[Stored dataset items]
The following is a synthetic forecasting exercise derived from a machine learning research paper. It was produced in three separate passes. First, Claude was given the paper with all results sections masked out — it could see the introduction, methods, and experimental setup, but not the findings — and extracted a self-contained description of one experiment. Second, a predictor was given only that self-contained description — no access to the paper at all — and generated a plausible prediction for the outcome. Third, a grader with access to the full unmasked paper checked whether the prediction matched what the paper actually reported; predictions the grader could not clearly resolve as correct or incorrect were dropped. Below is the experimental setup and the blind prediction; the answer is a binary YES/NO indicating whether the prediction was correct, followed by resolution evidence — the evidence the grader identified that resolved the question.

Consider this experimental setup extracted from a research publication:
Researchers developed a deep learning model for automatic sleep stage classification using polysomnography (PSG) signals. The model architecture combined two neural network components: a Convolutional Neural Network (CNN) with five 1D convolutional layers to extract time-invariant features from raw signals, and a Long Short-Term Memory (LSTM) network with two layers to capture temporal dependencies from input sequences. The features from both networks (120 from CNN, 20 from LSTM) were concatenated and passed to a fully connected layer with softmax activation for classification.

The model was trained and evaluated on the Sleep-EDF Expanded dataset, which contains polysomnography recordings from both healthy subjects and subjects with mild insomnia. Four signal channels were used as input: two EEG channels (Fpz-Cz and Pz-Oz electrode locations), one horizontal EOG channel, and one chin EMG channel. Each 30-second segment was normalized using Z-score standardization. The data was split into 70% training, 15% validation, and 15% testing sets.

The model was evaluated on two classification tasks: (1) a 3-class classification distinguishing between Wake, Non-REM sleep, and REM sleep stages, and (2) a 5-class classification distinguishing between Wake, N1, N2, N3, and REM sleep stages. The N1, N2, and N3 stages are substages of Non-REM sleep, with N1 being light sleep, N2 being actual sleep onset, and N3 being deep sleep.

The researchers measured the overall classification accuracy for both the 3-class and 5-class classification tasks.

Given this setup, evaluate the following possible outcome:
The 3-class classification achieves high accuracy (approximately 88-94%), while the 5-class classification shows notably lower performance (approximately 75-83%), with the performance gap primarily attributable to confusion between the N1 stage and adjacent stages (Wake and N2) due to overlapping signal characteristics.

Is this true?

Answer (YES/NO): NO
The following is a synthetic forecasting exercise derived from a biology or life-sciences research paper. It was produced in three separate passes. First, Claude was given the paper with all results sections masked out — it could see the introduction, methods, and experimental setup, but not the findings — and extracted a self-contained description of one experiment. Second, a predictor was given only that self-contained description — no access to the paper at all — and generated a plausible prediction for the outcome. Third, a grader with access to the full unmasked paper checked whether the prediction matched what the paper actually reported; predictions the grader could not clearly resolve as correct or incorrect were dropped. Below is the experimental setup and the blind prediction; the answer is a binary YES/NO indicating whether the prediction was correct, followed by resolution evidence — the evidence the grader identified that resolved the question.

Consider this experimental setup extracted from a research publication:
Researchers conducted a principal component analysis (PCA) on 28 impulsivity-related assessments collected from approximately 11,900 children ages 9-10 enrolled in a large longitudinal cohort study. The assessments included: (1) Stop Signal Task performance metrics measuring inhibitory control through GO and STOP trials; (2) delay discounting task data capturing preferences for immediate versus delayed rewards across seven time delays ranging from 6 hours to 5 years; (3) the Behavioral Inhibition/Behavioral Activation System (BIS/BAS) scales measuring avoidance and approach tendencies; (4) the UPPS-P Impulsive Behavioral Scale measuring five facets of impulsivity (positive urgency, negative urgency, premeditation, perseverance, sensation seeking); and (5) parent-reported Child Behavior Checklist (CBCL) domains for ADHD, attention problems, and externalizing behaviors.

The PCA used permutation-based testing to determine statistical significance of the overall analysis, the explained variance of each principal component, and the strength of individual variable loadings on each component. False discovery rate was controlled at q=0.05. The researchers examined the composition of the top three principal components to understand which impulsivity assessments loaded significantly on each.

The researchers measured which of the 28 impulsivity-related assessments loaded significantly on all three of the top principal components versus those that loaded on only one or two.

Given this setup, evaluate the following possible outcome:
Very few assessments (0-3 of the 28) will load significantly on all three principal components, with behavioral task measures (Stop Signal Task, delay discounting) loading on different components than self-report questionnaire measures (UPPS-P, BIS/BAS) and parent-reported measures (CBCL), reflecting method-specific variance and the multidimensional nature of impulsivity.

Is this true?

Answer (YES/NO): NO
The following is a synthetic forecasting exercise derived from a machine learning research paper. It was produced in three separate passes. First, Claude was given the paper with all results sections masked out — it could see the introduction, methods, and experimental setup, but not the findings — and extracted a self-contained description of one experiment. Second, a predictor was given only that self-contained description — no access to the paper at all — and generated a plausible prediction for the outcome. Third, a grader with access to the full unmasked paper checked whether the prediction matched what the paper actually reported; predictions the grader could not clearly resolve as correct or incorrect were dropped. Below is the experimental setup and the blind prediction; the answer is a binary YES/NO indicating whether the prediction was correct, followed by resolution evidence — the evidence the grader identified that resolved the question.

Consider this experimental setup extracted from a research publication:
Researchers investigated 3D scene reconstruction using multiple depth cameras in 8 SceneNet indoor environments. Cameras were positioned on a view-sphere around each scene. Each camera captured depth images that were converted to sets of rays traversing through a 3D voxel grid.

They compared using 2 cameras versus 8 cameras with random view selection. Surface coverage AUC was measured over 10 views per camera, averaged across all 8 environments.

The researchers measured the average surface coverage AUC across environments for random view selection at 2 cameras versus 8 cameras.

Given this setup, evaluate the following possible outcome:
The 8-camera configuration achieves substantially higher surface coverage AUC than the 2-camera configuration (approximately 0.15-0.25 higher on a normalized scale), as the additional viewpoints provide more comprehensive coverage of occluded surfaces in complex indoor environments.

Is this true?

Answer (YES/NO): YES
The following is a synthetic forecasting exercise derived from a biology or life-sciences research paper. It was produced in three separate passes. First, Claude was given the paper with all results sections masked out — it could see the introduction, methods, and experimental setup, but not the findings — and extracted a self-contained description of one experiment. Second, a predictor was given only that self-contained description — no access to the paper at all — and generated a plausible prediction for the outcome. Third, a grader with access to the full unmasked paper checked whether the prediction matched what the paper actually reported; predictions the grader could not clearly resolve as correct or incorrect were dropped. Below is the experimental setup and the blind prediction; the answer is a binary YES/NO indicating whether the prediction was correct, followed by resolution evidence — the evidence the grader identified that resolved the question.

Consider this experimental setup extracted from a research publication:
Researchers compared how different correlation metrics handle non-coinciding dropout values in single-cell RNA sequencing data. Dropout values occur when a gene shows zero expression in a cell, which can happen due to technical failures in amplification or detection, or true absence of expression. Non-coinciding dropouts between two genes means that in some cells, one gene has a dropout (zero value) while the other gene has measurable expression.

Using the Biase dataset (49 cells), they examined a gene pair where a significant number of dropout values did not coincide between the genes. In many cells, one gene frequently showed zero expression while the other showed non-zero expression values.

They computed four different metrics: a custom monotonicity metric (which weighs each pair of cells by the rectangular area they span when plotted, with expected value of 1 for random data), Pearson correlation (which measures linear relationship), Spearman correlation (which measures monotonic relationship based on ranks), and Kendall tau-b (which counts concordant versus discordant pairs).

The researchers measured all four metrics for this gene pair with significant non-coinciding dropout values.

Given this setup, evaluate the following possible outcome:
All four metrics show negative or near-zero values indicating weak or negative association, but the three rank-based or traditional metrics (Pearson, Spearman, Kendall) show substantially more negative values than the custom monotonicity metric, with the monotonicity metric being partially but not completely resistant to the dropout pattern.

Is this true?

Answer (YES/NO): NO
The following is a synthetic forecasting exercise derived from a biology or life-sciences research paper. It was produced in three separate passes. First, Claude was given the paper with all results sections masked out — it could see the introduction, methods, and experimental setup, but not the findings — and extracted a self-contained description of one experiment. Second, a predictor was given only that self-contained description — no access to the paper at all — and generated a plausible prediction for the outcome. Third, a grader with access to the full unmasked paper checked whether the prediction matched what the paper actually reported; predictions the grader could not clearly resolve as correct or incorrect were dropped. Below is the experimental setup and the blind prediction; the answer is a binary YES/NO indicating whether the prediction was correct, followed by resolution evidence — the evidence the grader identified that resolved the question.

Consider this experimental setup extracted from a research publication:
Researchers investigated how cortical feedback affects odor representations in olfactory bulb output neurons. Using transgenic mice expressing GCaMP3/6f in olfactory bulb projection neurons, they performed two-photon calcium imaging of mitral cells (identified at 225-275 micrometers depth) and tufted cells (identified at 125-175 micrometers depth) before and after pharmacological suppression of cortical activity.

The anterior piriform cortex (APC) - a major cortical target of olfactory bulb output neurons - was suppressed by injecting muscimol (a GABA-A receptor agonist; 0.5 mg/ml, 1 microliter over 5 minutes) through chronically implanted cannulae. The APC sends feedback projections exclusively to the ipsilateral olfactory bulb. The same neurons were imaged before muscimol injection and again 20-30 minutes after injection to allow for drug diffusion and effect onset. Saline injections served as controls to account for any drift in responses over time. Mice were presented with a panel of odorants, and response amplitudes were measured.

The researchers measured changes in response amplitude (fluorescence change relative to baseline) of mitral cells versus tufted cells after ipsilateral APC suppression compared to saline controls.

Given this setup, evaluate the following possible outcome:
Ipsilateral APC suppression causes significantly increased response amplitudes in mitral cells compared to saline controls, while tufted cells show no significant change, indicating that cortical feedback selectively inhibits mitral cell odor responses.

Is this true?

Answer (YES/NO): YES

Aim of the task |
Each line of the data in which the string "before" appears needs to be copied.

Solution to this task |
Researchers investigated how cortical feedback affects odor representations in olfactory bulb output neurons. Using transgenic mice expressing GCaMP3/6f in olfactory bulb projection neurons, they performed two-photon calcium imaging of mitral cells (identified at 225-275 micrometers depth) and tufted cells (identified at 125-175 micrometers depth) before and after pharmacological suppression of cortical activity.
The anterior piriform cortex (APC) - a major cortical target of olfactory bulb output neurons - was suppressed by injecting muscimol (a GABA-A receptor agonist; 0.5 mg/ml, 1 microliter over 5 minutes) through chronically implanted cannulae. The APC sends feedback projections exclusively to the ipsilateral olfactory bulb. The same neurons were imaged before muscimol injection and again 20-30 minutes after injection to allow for drug diffusion and effect onset. Saline injections served as controls to account for any drift in responses over time. Mice were presented with a panel of odorants, and response amplitudes were measured.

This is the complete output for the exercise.